* _TESTO FORNITO_:
------------------------
La forza principale risiede intanto sui personaggi. Victor Hugo spende pagine su pagine per presentarli al suo lettore, ora con episodi dove possano emergere i tratti fondamentali, ora in pagine dove la sua voce onnisciente li analizza e li seziona quasi: la forza analitica di questa scrittura è sbalorditiva e, a mio avviso, senza eguali (non dimenticherò mai la definizione fulminante di una donna che "era madre perché era un mammifero"). Mai avevo letto un simile campionario umano: certo, l'autore si prende il suo spazio, ma certi affondi, certi squarci all'interno dell'anima sintetizzano e giustificano, anzi valorizzano tutto il tempo che i lettori hanno dedicato alla loro conoscenza di questi uomini del primo '800. Hugo penetra nelle singole anime e a noi sembra di poterne carezzare la pelle o di inorridire alla loro comparsa. L'autore non mira a creare un sistema esemplare: i personaggi riescono ad assolvere alla loro funzione narrativa proprio nella misura in cui non sono tipi fissi, bensì libere creature della storia, episodi irripetibili dell'esperienza umana.
Il risultato è, a dir poco, incantevole. La virginale Cosette, l'erculeo Jean Valejan, gli squallidi rettili Thénardier, il romantico Marius e l'irresistibile nonno, monsieur Gillenormand, nostalgico illuminista e fervente monarchico, i giovani rivoluzionari, l'inflessibile Javert, tutti entrano nella vicenda con la loro carne e ne escono triturati, si trasfigurano senza perdere la loro identità. I personaggi attraversano la storia e ne rimargono ai margini, come quasi sempre accade a ciascuno di noi: affrontano le loro vicende mentre la storia li inchioda al loro destino. Senza arrendersi alle mani plastiche di un narratore fin troppo presente, però, giocano tutte le loro carte con un'astuzia e un eroismo che ne fa degli eroi.
------------------------
* _RIGHE DEL DATASET_:
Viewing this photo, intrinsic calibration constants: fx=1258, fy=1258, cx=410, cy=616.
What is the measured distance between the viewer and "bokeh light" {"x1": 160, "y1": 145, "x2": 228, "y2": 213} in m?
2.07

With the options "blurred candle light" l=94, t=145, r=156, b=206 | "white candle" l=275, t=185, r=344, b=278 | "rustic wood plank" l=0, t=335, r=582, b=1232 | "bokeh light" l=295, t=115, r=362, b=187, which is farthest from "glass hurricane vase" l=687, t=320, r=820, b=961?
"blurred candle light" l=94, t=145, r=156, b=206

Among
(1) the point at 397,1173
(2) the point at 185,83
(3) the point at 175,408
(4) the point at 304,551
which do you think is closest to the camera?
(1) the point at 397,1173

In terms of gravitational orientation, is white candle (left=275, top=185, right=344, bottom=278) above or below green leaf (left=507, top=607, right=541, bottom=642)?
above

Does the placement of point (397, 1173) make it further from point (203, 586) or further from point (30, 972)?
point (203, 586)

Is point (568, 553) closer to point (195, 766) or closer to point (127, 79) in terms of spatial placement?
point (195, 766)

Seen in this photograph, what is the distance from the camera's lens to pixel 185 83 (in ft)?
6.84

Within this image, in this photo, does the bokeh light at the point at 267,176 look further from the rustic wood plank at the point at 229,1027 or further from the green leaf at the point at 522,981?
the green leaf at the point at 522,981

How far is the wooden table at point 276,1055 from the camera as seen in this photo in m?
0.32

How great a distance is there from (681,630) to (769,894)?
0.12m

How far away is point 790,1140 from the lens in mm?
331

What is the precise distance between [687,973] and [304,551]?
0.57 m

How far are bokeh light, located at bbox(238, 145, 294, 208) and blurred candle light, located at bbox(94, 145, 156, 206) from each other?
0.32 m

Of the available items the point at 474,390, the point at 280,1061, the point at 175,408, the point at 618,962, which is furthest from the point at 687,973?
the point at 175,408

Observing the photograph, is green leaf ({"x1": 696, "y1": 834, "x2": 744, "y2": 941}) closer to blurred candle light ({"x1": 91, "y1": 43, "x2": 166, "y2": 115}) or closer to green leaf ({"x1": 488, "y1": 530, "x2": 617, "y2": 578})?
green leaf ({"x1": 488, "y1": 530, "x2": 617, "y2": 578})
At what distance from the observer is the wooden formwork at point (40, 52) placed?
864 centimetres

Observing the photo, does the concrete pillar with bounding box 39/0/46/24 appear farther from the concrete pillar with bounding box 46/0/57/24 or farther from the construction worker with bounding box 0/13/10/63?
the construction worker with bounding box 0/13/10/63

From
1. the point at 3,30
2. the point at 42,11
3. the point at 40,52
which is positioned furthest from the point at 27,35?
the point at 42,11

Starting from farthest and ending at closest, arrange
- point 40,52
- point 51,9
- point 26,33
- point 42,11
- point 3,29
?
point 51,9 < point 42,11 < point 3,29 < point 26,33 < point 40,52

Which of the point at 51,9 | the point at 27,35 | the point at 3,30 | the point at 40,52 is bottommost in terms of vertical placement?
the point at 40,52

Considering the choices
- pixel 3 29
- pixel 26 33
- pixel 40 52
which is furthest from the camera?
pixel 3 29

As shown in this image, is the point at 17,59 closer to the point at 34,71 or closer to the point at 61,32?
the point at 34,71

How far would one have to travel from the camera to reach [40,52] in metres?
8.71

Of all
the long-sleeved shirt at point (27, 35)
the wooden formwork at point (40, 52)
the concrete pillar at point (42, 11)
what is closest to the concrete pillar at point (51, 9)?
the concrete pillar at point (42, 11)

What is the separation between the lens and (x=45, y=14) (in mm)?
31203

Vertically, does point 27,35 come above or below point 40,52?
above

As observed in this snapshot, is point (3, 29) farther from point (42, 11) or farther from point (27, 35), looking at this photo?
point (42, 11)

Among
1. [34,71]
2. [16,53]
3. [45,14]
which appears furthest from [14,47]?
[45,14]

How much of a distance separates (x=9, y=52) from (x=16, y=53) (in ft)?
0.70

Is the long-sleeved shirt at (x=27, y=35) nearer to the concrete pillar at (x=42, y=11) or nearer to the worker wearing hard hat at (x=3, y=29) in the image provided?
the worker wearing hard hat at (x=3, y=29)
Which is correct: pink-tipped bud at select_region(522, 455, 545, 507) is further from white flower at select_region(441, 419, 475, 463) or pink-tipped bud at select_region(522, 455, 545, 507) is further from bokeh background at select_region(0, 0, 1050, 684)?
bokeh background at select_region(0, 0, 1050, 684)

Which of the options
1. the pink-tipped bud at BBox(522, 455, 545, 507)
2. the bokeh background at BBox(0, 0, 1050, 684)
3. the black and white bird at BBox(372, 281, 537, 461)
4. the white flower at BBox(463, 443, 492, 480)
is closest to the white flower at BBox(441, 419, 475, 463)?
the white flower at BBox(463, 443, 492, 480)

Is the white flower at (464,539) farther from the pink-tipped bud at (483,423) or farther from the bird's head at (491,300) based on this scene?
------------------------
* _SCOPO DELL'ESERCIZIO_:
Risponda alle seguenti domande sul testo relativo ai personaggi di Victor Hugo:
1. Quale definizione di una donna chi scrive afferma che non dimenticherà mai?
2. Quali due orientamenti vengono attribuiti a monsieur Gillenormand?
3. Con quali due qualità i personaggi giocano tutte le loro carte?

* _RISPOSTA_:
1. Quella di una donna che "era madre perché era un mammifero".
2. È definito nostalgico illuminista e fervente monarchico.
3. Con astuzia ed eroismo.